(Questions to answer)
- 1) In the blog post about the People in Need telethon, how much money has been raised by the telethons run in Ireland since 1988?
- 2) List every tag shown next to the date line of the blog post about the People in Need telethon.
- 3) Reproduce verbatim the part of the blog post about the People in Need telethon starting with "In 1981 Evan" and going on through "public and us.".

(Reading passage)
Maman Poulet | Clucking away crookedly through media, politics and life

Time to Boycott People In Need and finish it off

October 17th, 2007 · 13 Comments · Disability, People In Need, Ryan Tubridy, Telethon, Uncategorized

‘Charity advertising serves as the calling-card of an inaccessible society’. David Hevey 1992

In 1981 Evan Kemp wrote in the New York Times about the Jerry Lewis telethon in the USA which raises money for the Muscular Dystrophy Association.

The telethon emphasizes the desperate helplessness of the most severely disabled. In doing so, it reinforces the public’s tendency to equate handicap with total hopelessness. When a telethon makes disabling conditions seem overwhelmingly destructive, it intensifies the awkward embarrassment that the able-bodied feel around disabled people. By arousing the public’s fear of the handicap itself, the telethon makes viewers more afraid of handicapped people. Playing to pity may raise money, but it also raises walls of fear between the public and us.

Insert homelessness, old age, inner city housing, minority status etc. etc. in the place of disabled or the term at that time – handicapped. Lewis refers to people with MD as ‘his kids’. He has raised millions of dollars for ‘his kids’ over the years. Along side the disability movement has opposed his methods and those of disability groups in the USA and the use of telethons and fund-raising and charity models regarding disability. Lewis mocked his opponents by saying ‘If you don’t want to be pitied because you’re a cripple in a wheelchair…Stay in your house!” (hear it here!)

In the UK the Campaign for Accessible Transport which preceded the Direct Action Network ran a highly successful campaign to stop ITV running their annual Telethon hosted by Michael Aspel. Protests inside and outside the studio saw the Telethon ended in 1992.

It was in these protests that the Rights not Charity chant and ethos was born. Indeed UK activists have identified those protests and the move away from the Telethon and the resulting publicity as being pivotal in a move from a welfare model to one where societies disabling forces were tackled from a rights basis. Comic Relief avoided much of the controversy by avoiding the charity model, reflecting on the disabling society and funding organisations led by people with disabilities that self advocated however I still think they use the sad story to grab at the heart strings in the coverage on many causes that they fund.

In the 8 telethons which have been run in Ireland since 1988, €35 million has been raised. In announcing this year’s campaign the People in Need website says that funds will be used to assist those in social need including grants for service for deprived and disadvantaged groups such as the homeless, the elderly, deprived children and mentally and physically handicapped.’

People in Need and the calls to arms – actually make that alms, by Ryan Tubridy and others will not be about the disabling society – it will be about helping out the poor and unfortunate and giving grants to organisations that are generally not led by people with disabilities – because they won’t be applying for the grants for political reasons or indeed not in a position to do so due to a lack of services, access and human rights. People in Need call us handicapped years after the term was dismissed by people with disabilities.

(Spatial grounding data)
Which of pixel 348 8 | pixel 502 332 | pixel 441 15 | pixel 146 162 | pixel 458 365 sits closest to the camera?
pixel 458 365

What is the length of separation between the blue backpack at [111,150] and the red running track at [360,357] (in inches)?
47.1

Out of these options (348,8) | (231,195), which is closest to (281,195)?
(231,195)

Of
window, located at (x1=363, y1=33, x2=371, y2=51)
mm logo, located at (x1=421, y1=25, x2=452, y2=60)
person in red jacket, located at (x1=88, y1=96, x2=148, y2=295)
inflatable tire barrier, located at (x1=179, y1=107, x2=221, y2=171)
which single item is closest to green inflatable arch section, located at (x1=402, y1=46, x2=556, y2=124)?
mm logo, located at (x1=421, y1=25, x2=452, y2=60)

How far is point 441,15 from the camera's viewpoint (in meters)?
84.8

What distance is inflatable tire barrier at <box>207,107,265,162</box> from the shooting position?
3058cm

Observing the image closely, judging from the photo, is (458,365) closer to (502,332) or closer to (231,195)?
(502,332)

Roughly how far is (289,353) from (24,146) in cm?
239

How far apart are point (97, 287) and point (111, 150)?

(Responses by item number)
- 1) €35 million, raised over 8 telethons.

- 2) Disability, People In Need, Ryan Tubridy, Telethon, Uncategorized

- 3)
In 1981 Evan Kemp wrote in the New York Times about the Jerry Lewis telethon in the USA which raises money for the Muscular Dystrophy Association.

The telethon emphasizes the desperate helplessness of the most severely disabled. In doing so, it reinforces the public’s tendency to equate handicap with total hopelessness. When a telethon makes disabling conditions seem overwhelmingly destructive, it intensifies the awkward embarrassment that the able-bodied feel around disabled people. By arousing the public’s fear of the handicap itself, the telethon makes viewers more afraid of handicapped people. Playing to pity may raise money, but it also raises walls of fear between the public and us.